** BEGIN **

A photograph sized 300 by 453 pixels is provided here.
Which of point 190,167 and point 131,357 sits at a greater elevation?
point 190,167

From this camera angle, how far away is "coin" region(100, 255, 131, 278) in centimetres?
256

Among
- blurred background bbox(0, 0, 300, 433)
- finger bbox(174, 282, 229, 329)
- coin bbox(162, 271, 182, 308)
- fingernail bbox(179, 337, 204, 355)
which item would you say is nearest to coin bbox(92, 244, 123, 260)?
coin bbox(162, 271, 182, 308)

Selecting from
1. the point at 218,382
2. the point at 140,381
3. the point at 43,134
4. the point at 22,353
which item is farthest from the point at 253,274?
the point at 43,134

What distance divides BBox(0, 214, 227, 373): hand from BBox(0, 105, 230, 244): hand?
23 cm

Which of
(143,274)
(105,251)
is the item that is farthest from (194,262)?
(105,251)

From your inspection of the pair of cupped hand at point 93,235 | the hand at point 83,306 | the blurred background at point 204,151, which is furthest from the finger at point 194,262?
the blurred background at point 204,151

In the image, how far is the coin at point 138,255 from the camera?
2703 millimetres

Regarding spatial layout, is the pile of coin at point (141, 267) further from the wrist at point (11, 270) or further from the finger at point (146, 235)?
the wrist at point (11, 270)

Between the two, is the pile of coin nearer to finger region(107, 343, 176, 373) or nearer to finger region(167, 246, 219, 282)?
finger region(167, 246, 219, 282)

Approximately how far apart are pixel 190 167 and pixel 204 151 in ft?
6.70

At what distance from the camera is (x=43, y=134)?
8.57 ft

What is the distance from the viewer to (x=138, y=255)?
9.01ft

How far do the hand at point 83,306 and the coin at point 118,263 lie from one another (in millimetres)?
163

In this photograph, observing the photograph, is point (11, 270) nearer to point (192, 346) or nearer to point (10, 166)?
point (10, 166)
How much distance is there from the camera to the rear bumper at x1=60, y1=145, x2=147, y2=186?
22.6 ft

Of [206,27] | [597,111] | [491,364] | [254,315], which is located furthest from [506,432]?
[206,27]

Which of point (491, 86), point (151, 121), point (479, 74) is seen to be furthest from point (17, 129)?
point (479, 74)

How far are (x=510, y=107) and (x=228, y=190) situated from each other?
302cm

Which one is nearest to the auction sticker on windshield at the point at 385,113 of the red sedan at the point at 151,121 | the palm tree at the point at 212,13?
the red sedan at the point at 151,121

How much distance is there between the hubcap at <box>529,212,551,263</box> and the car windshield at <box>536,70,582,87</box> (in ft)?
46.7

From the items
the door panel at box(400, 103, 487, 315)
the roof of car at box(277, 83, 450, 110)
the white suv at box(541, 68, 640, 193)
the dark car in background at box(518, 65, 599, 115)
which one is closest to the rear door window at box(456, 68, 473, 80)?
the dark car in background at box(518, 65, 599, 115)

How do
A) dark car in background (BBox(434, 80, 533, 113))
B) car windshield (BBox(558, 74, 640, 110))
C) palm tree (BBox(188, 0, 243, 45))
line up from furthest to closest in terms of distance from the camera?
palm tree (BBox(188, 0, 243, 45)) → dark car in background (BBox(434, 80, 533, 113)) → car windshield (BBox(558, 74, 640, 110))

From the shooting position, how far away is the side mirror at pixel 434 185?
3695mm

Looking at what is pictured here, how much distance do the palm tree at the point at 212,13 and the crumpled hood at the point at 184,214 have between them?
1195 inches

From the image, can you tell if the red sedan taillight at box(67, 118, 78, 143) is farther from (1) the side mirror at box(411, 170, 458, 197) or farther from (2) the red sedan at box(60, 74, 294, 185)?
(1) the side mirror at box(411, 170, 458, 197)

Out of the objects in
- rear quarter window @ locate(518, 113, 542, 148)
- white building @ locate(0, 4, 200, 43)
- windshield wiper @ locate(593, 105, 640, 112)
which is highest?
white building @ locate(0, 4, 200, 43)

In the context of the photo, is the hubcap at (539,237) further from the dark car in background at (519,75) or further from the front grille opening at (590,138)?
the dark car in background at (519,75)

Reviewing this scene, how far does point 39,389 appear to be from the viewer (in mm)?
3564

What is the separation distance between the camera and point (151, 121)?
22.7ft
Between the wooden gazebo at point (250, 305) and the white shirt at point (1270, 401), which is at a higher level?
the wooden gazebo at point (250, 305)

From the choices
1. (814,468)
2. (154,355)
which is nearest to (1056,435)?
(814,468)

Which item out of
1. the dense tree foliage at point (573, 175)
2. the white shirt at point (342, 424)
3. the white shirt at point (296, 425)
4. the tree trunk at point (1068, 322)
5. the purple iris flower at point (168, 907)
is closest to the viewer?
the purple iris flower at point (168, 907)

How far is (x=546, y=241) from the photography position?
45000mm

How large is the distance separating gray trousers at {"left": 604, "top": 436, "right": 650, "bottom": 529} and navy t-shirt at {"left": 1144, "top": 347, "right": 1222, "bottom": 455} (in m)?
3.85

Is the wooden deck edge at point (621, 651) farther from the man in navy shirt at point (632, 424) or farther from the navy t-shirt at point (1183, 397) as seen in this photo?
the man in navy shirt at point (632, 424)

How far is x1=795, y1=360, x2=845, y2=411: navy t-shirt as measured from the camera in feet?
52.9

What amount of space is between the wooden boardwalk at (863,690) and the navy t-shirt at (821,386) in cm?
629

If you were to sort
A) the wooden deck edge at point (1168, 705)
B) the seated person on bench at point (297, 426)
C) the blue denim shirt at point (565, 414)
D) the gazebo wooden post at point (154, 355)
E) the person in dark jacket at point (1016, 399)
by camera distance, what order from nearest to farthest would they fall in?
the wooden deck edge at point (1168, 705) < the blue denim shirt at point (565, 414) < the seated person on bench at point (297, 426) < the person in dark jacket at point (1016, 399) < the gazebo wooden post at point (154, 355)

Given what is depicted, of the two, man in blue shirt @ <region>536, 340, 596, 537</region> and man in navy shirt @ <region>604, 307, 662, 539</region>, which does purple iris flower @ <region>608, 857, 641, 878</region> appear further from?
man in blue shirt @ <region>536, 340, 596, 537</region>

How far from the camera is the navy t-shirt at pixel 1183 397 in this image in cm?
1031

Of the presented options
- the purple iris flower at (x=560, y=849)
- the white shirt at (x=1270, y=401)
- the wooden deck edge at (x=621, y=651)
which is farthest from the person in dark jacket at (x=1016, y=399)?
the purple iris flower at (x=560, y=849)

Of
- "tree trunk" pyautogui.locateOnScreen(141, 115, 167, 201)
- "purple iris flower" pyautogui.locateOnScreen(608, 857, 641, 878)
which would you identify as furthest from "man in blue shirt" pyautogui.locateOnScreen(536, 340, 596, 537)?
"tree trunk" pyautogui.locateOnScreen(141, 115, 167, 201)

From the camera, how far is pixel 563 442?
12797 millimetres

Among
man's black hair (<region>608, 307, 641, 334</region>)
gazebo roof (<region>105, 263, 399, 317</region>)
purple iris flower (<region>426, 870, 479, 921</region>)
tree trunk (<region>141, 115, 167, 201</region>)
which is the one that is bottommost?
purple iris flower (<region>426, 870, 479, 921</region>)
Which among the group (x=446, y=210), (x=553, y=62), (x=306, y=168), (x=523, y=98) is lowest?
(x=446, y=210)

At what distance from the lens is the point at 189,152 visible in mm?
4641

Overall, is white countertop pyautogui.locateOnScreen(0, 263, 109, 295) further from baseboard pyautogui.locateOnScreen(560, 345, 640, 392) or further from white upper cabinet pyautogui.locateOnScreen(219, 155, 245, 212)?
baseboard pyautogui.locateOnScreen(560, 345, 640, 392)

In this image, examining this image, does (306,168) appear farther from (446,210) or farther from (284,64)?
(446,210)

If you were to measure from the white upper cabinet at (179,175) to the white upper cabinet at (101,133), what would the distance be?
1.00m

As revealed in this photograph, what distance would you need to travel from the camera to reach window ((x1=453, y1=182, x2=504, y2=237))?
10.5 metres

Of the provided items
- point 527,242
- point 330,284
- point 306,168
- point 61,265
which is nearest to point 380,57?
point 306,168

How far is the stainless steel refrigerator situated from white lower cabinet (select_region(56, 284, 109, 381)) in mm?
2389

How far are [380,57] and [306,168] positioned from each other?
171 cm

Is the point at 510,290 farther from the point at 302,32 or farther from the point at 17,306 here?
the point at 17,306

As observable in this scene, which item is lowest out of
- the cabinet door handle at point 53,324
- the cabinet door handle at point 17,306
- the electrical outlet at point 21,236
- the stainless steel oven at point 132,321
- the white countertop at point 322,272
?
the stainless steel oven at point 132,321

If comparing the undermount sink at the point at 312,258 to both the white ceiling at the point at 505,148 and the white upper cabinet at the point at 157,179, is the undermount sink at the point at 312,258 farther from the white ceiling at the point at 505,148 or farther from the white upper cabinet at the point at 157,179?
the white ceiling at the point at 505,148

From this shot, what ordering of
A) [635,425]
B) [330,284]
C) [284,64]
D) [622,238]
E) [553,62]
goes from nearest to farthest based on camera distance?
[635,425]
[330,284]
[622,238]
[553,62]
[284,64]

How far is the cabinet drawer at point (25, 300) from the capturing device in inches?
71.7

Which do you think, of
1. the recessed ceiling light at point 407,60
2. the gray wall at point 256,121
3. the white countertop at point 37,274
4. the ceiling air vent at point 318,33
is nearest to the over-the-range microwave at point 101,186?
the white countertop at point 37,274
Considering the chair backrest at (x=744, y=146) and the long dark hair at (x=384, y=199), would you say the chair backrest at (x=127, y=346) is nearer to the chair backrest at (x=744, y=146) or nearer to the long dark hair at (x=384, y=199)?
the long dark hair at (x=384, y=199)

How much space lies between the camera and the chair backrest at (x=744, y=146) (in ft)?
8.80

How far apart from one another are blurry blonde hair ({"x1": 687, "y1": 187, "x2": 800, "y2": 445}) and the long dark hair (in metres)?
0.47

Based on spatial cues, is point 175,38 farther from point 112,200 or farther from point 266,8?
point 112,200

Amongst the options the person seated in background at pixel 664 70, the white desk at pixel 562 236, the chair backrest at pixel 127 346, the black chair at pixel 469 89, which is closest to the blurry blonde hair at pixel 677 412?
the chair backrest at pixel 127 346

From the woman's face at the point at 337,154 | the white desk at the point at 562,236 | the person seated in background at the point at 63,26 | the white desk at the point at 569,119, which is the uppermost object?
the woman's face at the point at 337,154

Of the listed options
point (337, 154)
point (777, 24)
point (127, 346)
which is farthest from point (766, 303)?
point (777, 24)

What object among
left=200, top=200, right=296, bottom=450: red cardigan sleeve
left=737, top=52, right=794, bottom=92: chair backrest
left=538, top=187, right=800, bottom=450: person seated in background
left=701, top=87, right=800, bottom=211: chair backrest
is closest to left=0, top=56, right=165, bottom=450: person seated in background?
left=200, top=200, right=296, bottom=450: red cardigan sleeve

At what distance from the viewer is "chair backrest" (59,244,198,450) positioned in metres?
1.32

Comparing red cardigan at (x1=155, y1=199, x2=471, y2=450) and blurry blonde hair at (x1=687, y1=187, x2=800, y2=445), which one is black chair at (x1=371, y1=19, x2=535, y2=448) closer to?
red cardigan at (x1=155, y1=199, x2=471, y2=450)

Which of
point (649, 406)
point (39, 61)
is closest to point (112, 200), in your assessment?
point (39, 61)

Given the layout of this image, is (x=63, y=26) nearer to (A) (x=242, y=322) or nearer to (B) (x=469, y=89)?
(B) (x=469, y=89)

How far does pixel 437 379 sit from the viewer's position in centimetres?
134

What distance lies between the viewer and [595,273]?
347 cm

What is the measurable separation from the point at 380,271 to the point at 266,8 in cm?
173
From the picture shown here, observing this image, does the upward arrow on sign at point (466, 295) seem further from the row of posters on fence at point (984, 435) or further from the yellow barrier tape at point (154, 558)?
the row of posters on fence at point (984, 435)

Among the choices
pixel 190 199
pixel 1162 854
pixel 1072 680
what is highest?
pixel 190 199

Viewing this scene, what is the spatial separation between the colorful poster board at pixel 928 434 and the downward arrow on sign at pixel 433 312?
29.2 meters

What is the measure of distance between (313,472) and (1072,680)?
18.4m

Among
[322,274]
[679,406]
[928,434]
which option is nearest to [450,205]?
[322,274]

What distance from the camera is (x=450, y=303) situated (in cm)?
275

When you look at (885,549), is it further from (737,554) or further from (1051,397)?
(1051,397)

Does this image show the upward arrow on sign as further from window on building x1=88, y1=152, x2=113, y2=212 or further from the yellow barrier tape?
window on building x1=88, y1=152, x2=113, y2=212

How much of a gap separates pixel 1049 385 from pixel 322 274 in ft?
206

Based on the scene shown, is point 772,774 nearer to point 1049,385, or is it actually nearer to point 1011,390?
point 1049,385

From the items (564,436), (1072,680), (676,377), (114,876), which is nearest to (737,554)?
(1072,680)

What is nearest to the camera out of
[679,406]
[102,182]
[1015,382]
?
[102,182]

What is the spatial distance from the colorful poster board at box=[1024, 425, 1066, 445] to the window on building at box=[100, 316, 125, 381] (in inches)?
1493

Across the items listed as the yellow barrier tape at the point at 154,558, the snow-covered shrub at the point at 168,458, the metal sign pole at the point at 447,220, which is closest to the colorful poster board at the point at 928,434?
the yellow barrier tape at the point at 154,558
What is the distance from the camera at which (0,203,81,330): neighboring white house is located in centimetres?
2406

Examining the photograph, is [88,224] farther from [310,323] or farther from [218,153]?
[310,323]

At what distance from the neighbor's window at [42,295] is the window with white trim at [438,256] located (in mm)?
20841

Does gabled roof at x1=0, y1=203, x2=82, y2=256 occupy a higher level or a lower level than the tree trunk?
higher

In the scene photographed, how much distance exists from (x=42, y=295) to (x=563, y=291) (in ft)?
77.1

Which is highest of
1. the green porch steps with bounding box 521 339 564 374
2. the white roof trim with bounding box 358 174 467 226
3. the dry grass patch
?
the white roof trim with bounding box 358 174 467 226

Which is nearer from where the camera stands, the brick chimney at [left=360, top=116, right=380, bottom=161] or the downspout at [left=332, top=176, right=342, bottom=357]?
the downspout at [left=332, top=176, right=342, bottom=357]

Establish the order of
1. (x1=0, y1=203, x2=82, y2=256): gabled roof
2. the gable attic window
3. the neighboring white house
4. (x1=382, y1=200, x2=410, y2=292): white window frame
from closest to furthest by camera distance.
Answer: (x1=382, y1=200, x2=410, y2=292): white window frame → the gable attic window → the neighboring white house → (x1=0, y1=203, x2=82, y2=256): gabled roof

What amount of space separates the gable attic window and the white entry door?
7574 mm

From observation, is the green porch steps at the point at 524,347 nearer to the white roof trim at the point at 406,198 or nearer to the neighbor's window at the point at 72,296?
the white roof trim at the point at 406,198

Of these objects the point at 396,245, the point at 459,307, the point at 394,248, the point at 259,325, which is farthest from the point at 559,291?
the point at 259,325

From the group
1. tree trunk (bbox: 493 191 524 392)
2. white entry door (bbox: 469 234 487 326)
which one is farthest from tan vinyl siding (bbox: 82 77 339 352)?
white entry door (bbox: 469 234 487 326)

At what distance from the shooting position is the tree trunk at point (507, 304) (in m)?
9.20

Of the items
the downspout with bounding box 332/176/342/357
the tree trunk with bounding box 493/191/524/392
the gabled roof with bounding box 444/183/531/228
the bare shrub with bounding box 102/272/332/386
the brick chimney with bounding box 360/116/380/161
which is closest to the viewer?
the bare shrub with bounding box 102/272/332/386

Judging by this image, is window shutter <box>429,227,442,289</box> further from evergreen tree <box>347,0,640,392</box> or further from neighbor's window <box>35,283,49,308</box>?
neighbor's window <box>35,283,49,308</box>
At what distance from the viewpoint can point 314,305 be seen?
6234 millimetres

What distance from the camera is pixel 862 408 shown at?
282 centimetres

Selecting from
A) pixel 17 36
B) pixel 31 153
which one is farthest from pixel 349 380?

** END **

> WHAT TO DO:
Copy out the material from the line with "From the shooting position, how" to the line with "1195 inches", swapping "crumpled hood" for "dented hood" and leaving everything else unchanged.

> RESULT FOR THIS EXERCISE:
From the shooting position, how far away is the side mirror at pixel 434 185?
3695mm

Looking at what is pictured here, how much distance do the palm tree at the point at 212,13 and the dented hood at the point at 184,214 have between them?
1195 inches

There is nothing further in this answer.